The United States is the third largest country by area and has a vast array of geographic variation. By in large, the country is divided into hills and low, unbroken mountains (Appalachians) in the east; a wide central plain and high, rugged mountain ranges (Cordillera) with occasional river valleys in the west and north. But this simple division is nowhere close to properly identifying all the diversity of the land – which you can further divide into 24 sub-regions. Hawaii varies too, but is largely of volcanic origin. Despite a large population, the size of the country means that population density is relatively low – ranging from full and bustling cities to wide stretches of all but uninhabited land.

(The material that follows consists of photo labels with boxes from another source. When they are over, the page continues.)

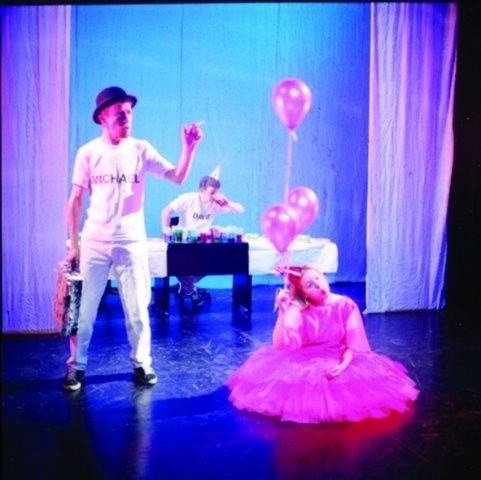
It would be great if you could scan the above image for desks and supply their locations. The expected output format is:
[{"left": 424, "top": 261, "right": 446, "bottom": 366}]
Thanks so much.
[{"left": 65, "top": 237, "right": 338, "bottom": 321}]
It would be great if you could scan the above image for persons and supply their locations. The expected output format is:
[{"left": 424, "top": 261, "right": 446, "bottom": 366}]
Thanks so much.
[
  {"left": 160, "top": 164, "right": 245, "bottom": 304},
  {"left": 63, "top": 86, "right": 203, "bottom": 390},
  {"left": 225, "top": 265, "right": 420, "bottom": 425}
]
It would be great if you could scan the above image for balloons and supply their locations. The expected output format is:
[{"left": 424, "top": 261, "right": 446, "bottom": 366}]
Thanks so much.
[
  {"left": 270, "top": 78, "right": 312, "bottom": 206},
  {"left": 288, "top": 188, "right": 319, "bottom": 282},
  {"left": 261, "top": 203, "right": 299, "bottom": 290}
]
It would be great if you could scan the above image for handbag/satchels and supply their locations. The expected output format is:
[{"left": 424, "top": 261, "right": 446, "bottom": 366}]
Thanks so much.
[{"left": 53, "top": 261, "right": 83, "bottom": 338}]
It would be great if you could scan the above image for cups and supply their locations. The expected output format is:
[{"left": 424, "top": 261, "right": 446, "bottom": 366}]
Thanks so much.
[{"left": 167, "top": 225, "right": 243, "bottom": 244}]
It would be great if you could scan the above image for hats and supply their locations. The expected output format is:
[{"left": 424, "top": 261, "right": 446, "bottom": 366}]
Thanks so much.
[
  {"left": 273, "top": 265, "right": 308, "bottom": 290},
  {"left": 92, "top": 87, "right": 137, "bottom": 124},
  {"left": 210, "top": 165, "right": 220, "bottom": 181}
]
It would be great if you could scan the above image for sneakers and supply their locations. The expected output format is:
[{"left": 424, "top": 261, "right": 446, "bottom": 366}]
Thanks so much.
[
  {"left": 63, "top": 366, "right": 84, "bottom": 391},
  {"left": 133, "top": 367, "right": 157, "bottom": 385}
]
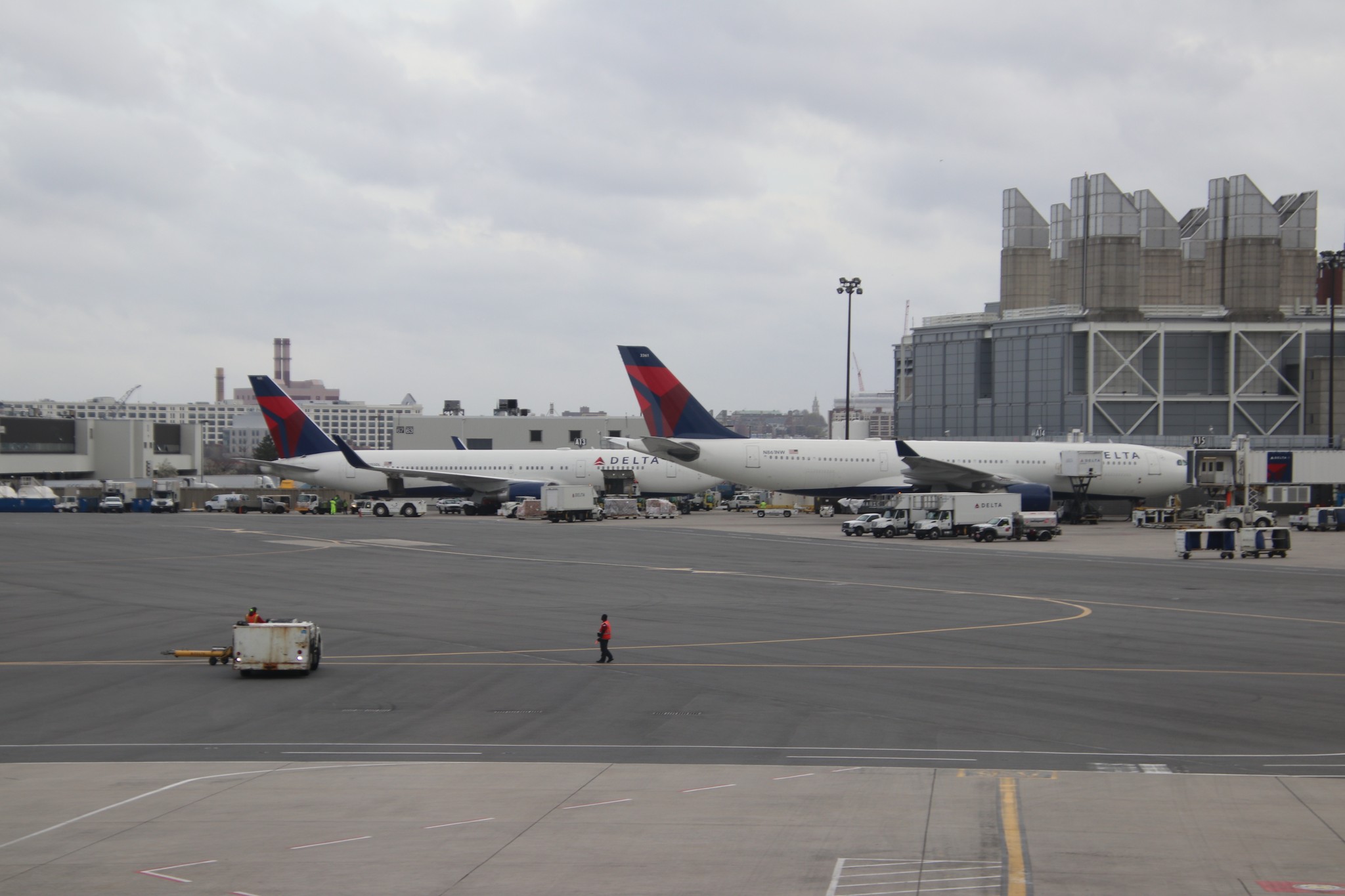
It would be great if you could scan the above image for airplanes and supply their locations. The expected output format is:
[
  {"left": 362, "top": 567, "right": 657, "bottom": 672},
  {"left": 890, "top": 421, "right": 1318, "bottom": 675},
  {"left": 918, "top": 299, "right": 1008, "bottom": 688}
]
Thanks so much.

North Carolina has the Appalachian Mountains (including the Blue Ridge and the Great Smoky Mountains) in its western part, a central plateau and a low lying coastal plain covering almost half of the state. The coastal plain is covered by thick forests of pines and other evergreens; due to the sandy soils, it is difficult for many deciduous trees to grow. The easternmost portion of the state contains the Outer Banks (sandy islands that do not have coral reefs to attach to and thus are constantly shifting their locations). The Outer Banks are known as the ‘Graveyard of the Atlantic’ because numerous ships have been wrecked along their beaches and shoals due to storms and strong tides.
In Nevada, much of the northern part of the state is within the Great Basin; a mild desert that experiences hot temperatures in the summer and cold temperatures in the winter. This is broken up with mountains and valleys which are home to lush forests and vegetation. The southern part of the state is much lower and made up largely of desert (where you find the infamous Las Vegas).
California, which would be the eighth largest economy in the world if it were a country, is quite diverse geographically, it has fertile farmlands in the central regions (Sierra Nevada), as well as the Mojave desert in the south and also high, sometimes snow-tipped, mountains.
And, Oregon, which actually boasts the nation’s fastest talkers, has pristine lakes, mountains, rainforest and desert as well as a claim to the shortest river in the world: the D River.
Given the vast range of landscapes and terrain, the climate of the States is similarly diverse. As a general rule, the further south you travel the warmer it becomes and the further west you travel the drier it becomes (until you reach the West Coast). The climatic experience ranges from Mediterranean (on the California coast), semi-arid (west of the 100th Meridian), humid continental (north and east of the 100th Meridian) and humid subtropical (in the Gulf and South Atlantic regions). Spring starts at the end of March/beginning of April, summer stretches from June to August, autumn from September to November and winter from December to February/March.
In California, mid-summer temperatures can reach the mid 30℃s with average lows of 14℃ while mid-winter brings average highs of around 12℃ and average lows of 3℃. In Santa Cruz, however, where the accommodation is, summer highs sit more around 24℃ and winter highs are around 17℃ (with average lows of 12℃ and 5℃ respectively). Precipitation occurs almost solely in winter, autumn and spring. However, the project involves camping and exploring multiple national parks in the region and so the weather may also be variable depending on where the camp is made for the night.